Beginning with the line that contains "In the image, does", copy each subsequent line of the data below through the last one, including both ends but not the pictures.
##### Data #####
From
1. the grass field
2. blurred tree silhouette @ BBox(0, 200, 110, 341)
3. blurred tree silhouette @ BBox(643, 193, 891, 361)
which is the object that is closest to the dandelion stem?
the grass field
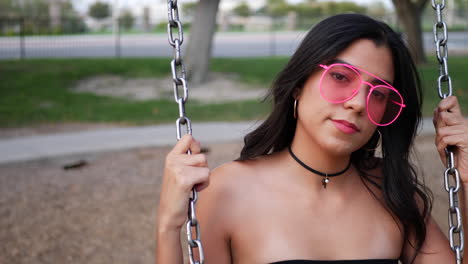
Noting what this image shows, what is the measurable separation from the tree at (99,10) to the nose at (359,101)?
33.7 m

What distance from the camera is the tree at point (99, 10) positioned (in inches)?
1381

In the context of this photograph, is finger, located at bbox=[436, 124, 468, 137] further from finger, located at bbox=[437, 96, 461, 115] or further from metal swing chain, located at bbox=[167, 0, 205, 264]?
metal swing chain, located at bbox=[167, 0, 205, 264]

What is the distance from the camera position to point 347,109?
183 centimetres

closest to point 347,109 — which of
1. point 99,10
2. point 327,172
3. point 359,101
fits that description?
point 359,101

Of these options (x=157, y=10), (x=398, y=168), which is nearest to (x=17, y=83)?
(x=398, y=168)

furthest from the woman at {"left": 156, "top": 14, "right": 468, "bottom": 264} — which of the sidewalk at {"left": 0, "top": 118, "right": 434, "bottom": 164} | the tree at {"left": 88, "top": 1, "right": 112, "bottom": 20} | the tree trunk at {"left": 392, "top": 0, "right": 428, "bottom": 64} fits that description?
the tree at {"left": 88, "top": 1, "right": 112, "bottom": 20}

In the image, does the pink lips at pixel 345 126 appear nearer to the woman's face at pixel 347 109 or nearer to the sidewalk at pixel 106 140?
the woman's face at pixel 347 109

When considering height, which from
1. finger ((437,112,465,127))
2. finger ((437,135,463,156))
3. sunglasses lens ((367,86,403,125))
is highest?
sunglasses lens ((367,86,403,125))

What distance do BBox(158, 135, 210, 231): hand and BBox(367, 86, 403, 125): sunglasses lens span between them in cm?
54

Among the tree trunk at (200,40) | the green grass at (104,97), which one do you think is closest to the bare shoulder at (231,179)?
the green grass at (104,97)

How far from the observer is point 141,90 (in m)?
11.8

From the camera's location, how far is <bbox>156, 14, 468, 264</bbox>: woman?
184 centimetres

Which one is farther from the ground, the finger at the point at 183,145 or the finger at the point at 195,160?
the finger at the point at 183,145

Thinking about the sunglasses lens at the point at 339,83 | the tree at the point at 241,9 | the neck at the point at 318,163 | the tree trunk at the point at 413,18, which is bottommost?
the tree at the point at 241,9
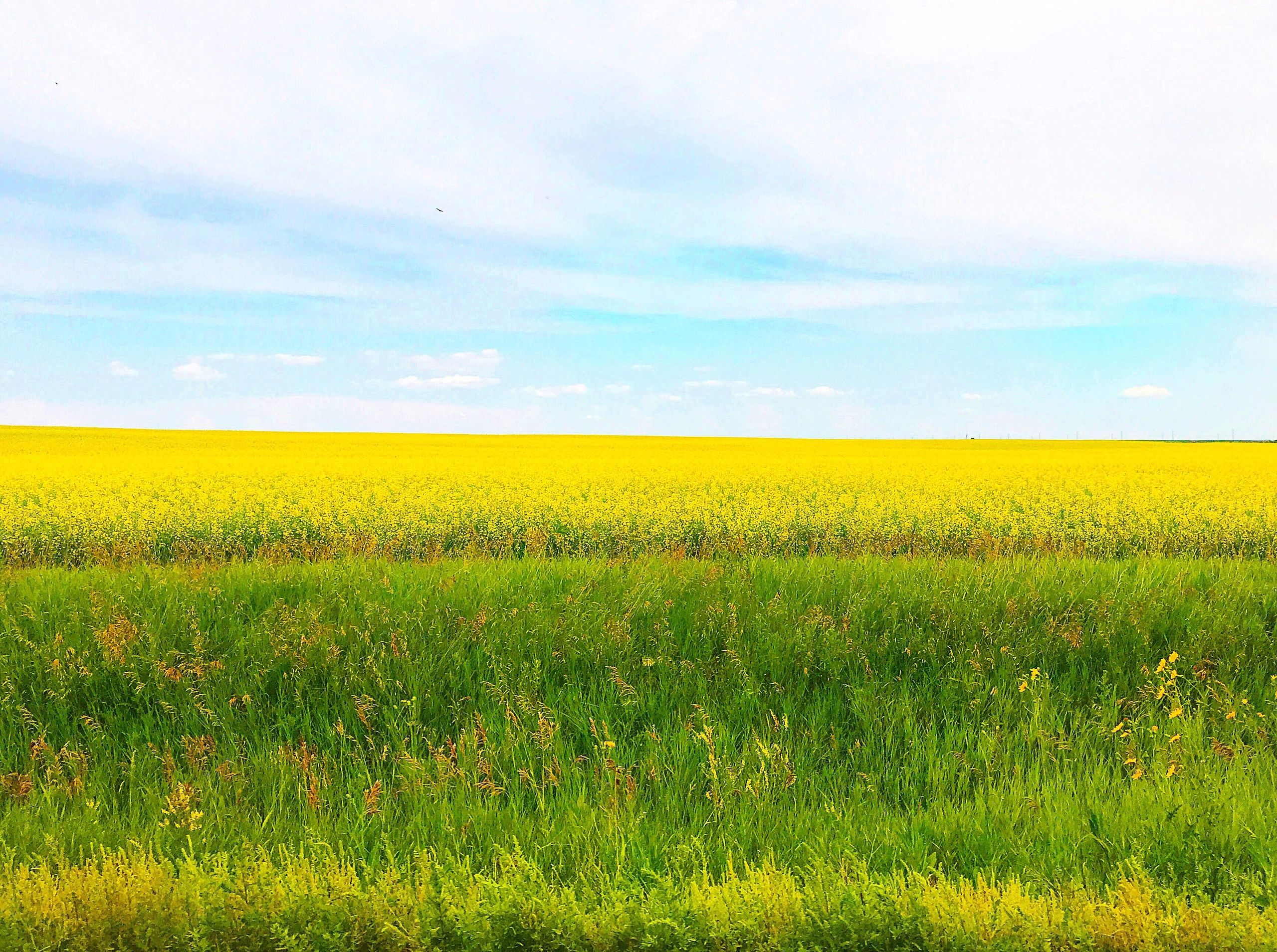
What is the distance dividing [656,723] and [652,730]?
#####
* _Right answer_
In the image, does the pink lips at pixel 345 126 appear nearer to the woman's face at pixel 347 109 or nearer to the sidewalk at pixel 106 140?
the woman's face at pixel 347 109

When considering height, which from
1. finger ((437,112,465,127))
2. finger ((437,135,463,156))
3. sunglasses lens ((367,86,403,125))
is highest?
sunglasses lens ((367,86,403,125))

What distance do BBox(158, 135, 210, 231): hand and BBox(367, 86, 403, 125): sunglasses lens span between them in cm?
54

Among the tree trunk at (200,40) | the green grass at (104,97), which one do you think is closest to the bare shoulder at (231,179)?
the green grass at (104,97)

How far from the observer is point 141,90 (in m)?
11.8

From the camera's location, how far is <bbox>156, 14, 468, 264</bbox>: woman?
184 centimetres

Which one is farther from the ground, the finger at the point at 183,145 or the finger at the point at 195,160?
the finger at the point at 183,145

Thinking about the sunglasses lens at the point at 339,83 | the tree at the point at 241,9 | the neck at the point at 318,163 | the tree trunk at the point at 413,18, which is bottommost?
the tree at the point at 241,9
What is the distance dividing [656,723] and [652,730]?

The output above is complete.